I chuckled a bit, being the quiet observer as always. They began to talk about whether or not attention from strangers was good, but I was busy focusing on the talent that was on the streets. There was a short man juggling knives, two bald twin sisters who were crooning a folk tune while strumming identical guitars and four guys with dreadlocks smocking up on a bench.
"Whenever the rest of the world won't, I'll be happy to look at you." Rafe said, bumping my arm with his shoulder.
"Oh, yeah, me too." I said, distracted by the knife juggling.
Rafe and Claire Olivia laughed, and we all started skipping down the street. We all saw the nuns on Segways on the same time. Segway nuns, riding on their segways, not giving a fuck.
"Hey! Segway nuns!" Claire Olivia called, and she went running to them. We followed. The nuns were perfectly okay being called Segway nuns, and they smiled when they saw us. I remembered Rafe talking about when we were back in Natick, having plastic screwdrivers. Good times.
"Did you have a nice Christmas?" one of them asked Claire Olivia.
"Hella cool." She said, and they nodded. "Did you do anything fun?"
Rafe laughed.
"We had a delightful time at the soup kitchen." Another nun said. "Have you volunteered there? Would you like to, sometime?"
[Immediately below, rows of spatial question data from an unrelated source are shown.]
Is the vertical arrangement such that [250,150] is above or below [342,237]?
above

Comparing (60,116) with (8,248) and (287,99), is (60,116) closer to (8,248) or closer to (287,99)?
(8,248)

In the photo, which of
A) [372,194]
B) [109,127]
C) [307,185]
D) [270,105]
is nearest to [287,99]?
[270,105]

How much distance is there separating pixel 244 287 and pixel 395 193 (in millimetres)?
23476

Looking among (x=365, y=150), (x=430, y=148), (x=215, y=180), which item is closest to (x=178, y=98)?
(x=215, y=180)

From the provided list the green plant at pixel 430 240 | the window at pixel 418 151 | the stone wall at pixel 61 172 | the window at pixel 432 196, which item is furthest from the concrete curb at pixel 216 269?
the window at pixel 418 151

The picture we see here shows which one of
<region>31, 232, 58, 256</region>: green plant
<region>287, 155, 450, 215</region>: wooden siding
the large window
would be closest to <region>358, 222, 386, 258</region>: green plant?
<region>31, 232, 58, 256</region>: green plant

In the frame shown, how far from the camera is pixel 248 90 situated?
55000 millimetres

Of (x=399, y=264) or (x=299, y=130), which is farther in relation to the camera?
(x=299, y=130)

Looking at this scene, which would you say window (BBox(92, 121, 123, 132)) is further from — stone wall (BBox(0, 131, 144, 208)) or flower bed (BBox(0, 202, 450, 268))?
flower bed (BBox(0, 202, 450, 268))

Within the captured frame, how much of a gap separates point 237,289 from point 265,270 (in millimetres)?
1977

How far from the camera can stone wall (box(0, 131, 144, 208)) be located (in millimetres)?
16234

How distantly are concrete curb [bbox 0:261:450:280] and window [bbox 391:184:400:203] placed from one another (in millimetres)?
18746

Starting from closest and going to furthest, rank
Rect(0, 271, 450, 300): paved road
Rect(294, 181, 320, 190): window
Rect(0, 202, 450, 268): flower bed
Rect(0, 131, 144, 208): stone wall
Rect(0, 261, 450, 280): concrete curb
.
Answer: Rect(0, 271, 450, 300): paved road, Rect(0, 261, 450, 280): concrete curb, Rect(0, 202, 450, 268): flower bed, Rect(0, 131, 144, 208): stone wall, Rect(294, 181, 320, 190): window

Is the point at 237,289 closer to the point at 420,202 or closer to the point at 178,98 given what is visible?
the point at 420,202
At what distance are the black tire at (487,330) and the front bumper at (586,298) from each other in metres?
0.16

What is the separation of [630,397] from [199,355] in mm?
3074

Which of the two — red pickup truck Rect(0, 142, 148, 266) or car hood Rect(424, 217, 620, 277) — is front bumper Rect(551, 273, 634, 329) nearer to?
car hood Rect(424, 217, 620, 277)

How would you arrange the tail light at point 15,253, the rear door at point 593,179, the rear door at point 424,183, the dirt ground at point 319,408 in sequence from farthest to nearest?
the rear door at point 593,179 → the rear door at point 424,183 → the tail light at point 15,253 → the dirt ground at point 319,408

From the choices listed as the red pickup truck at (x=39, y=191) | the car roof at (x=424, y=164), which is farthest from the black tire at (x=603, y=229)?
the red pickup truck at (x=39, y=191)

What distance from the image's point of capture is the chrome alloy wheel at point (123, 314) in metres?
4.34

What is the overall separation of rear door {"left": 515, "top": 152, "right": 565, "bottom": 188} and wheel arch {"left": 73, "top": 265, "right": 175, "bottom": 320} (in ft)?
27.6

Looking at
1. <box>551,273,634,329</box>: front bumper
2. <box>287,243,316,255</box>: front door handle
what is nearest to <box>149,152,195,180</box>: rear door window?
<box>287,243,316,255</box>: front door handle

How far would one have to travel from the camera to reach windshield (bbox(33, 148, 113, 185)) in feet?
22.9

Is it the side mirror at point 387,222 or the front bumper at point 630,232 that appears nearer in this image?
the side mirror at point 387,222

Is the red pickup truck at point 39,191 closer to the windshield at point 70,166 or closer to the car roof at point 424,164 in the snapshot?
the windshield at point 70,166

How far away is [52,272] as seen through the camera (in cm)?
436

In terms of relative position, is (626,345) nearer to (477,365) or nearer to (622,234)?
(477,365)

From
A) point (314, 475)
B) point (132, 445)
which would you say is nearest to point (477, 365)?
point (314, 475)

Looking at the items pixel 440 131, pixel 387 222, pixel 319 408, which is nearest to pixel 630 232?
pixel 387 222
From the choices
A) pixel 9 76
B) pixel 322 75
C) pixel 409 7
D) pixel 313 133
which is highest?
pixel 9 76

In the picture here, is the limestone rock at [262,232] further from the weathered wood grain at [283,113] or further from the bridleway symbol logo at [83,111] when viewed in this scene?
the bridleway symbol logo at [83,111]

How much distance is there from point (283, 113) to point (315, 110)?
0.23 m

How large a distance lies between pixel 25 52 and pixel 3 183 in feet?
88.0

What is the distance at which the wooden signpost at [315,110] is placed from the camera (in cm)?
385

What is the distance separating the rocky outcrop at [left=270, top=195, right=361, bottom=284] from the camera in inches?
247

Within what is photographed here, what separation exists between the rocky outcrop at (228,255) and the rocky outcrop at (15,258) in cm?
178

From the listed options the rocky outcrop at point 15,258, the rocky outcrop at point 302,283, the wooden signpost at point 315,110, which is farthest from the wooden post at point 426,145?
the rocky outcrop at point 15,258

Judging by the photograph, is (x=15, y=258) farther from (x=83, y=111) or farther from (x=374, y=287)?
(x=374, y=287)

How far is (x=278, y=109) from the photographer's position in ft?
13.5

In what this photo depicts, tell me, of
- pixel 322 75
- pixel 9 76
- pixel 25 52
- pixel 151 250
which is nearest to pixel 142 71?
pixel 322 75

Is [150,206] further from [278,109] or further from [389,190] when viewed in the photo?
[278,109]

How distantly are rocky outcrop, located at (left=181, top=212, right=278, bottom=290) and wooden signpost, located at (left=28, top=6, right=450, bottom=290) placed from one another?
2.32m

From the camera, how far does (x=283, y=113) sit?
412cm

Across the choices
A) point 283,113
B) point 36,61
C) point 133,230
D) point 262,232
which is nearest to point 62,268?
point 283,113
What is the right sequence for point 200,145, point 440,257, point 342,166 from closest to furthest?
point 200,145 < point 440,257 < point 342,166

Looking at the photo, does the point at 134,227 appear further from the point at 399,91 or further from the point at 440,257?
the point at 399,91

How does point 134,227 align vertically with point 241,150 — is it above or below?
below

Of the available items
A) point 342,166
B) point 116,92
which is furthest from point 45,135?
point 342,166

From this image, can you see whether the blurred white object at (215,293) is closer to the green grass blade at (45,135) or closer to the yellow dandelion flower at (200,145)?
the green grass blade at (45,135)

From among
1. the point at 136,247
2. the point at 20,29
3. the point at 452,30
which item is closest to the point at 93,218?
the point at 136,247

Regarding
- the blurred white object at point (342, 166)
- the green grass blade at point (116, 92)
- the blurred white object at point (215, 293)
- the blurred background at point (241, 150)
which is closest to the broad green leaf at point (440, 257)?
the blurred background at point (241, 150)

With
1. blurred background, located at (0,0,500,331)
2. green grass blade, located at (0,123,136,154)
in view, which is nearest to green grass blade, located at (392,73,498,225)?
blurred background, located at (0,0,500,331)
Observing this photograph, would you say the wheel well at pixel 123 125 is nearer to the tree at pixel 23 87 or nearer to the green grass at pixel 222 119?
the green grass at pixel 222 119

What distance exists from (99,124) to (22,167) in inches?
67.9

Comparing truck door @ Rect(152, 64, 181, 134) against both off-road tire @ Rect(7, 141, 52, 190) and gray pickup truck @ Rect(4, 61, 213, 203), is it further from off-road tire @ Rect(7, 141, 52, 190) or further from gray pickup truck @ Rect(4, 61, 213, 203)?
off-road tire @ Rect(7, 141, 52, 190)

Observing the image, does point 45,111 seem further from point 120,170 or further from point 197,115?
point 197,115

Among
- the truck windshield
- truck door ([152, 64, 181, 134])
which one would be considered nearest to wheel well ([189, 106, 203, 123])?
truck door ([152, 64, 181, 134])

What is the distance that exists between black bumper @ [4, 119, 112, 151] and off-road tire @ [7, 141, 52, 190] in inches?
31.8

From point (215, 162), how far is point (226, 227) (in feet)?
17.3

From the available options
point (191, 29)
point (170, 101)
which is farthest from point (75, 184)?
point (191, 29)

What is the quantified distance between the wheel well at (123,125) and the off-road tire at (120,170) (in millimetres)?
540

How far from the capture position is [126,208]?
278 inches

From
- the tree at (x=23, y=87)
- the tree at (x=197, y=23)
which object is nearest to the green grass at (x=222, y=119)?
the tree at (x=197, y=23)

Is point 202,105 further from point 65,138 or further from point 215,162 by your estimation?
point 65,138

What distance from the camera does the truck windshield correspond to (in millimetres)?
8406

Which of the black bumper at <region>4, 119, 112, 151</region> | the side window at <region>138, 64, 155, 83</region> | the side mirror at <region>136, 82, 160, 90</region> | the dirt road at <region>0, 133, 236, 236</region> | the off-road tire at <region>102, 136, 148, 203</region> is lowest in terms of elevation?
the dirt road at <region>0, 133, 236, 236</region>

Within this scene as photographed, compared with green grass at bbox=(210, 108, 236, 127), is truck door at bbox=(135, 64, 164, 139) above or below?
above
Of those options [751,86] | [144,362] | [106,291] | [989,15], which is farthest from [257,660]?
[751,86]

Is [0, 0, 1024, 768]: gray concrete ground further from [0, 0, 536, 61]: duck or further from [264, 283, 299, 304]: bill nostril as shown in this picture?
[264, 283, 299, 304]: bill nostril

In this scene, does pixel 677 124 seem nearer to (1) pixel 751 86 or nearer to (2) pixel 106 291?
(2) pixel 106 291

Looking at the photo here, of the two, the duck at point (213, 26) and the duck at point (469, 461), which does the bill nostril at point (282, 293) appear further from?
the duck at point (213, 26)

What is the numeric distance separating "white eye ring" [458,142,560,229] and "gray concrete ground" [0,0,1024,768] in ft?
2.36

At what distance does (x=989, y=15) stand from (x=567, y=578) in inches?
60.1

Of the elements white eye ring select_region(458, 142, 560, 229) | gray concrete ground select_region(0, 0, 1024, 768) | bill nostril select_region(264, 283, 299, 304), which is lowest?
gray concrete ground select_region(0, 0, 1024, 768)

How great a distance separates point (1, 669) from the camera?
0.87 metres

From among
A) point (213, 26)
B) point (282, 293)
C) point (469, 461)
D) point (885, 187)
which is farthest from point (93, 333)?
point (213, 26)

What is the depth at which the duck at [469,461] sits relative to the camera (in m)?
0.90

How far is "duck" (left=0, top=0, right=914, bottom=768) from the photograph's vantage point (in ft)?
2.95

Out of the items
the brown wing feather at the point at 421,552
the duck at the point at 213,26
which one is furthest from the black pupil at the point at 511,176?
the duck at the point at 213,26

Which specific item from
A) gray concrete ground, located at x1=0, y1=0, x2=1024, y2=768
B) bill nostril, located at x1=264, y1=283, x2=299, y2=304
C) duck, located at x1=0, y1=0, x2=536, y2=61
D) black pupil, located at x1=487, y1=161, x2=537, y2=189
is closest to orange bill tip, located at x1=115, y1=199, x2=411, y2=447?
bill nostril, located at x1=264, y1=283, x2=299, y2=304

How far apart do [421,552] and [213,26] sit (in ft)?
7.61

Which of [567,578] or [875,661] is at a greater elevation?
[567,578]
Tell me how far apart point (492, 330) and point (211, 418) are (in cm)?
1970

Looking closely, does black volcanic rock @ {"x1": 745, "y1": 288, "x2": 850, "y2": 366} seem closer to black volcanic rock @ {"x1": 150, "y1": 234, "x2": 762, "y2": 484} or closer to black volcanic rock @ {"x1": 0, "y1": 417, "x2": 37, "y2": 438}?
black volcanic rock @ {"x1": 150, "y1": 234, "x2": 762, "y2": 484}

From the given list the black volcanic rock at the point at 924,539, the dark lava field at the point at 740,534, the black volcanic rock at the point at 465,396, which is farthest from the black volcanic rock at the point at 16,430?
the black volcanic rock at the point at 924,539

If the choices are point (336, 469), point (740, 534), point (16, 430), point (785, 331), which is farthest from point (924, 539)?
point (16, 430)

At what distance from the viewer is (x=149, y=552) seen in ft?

I imagined them in the soup kitchen, serving the homeless. I giggled at that image. Them? Helping the homeless?
"Is he your boyfriend?" the first nun asked, pointing at Rafe. Three of us cracked up, confusing the poor lady.
"No, this is my gay friend who decided to act straight in a Massachusetts all-boys school this fall, but ended up with him." She replied, pointing at me. "He's dating someone and he's home for Christmas, so, yay!"
"That's nice." The second nun said, smiling. This is Boulder, I thought. Imagining how many chunks of rock we would be thrown at if we told this to the nuns in Alton. I shuddered at the mere thought.
We walked a little further as the sun went down, watching a performance of a band of African drummers. The beat rippled through the crowd, and Claire Olivia began to dance along. Some others joined in, but me and Rafe decided to stand back along with some of the crowd. There were all kinds of people, black, white, brown, homeless, wealthy looking, young, old, stoned, sober. I watched them jump and twist to the thumping beat.
And I quietly stood there, snapping my fingers to the beat, knowing what Rafe was thinking about. He wanted to dance, of course, go crazy! I wanted to say, but we just stood there, enjoying the music and smiling at the dancers. The world needs people who are comfortable with standing still. We keep the earth on its axis when everyone else is bouncing around.
We were dancers and drummers and standers and jugglers, and there was nothing anyone needed to accept or tolerate. We celebrated.